As it's so meticulously made, it's no surprise that the product is innovative in more ways than one. For starters, each finger slot is comprised of two metal loops (instead of just one), so you have to squeeze less in order to achieve your desired result. Additionally, Surratt felt like the majority of curlers ended up falling short (literally) on many an eyelid. "Most of the products on the market right now have a 'U' shape," he explains. "That means that there's a potential for the eye to be pinched, which causes so many women to fear their curlers. As a makeup artist, curling someone's lashes is probably the scariest thing I have to do, so I didn't want the pressure! Mine is just a bit longer, and I find it fits the arc of the eye much more comfortably."
Surratt named his precious creation "Relevée," after the ballet term that means to be raised on one's toes. "It's about lifting and elongating, giving the lashes an upward arc — not that crimp!" he explains. "It's more graceful and uplifted — just like ballet toes going up on pointe."
To get the most curl out of your clamp, you should "pump" once at the base of your lashes, once midway through, and once at the very ends. If you concentrate the curl only at the beginning, you'll end up with more dent and less elongation. "This way, you change the angle that the lashes hit the eyes, which makes them look two to three times longer," Surratt says. "It also allows [for] more light reflection, which makes you look brighter and more awake."

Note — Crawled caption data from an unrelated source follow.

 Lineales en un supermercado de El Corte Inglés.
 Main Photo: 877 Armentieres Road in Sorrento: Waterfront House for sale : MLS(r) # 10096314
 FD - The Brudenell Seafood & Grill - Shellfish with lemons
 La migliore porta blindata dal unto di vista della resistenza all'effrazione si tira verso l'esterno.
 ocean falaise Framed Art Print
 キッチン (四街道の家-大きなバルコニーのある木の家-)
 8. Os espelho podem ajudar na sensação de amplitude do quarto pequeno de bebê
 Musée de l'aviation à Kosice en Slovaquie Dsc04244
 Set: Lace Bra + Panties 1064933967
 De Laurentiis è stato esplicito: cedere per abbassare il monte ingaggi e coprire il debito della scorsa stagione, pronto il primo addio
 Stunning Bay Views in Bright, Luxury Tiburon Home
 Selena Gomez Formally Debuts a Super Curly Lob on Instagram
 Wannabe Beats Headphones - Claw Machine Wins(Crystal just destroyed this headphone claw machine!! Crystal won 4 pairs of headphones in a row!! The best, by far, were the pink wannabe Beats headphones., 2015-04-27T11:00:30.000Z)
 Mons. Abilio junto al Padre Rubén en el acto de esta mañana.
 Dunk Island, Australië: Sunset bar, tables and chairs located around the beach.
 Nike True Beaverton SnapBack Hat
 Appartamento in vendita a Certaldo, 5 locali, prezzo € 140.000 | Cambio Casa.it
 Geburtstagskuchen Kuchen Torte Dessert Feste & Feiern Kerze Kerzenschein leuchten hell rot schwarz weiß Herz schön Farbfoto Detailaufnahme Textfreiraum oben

A couple of weeks after Relevée danced into Barneys stores, it sold out. And then, we spotted it in the hands of more than one makeup artist at Fashion Week, who all insisted it was the new classic — with the potential to replace that ubiquitous, aforementioned silver curler.
If you're anything like us, you'll find that after the three pumps on each eye, your lashes will be so gorgeous that mascara will become totally optional. Those are certainly words we never thought we'd actually believe.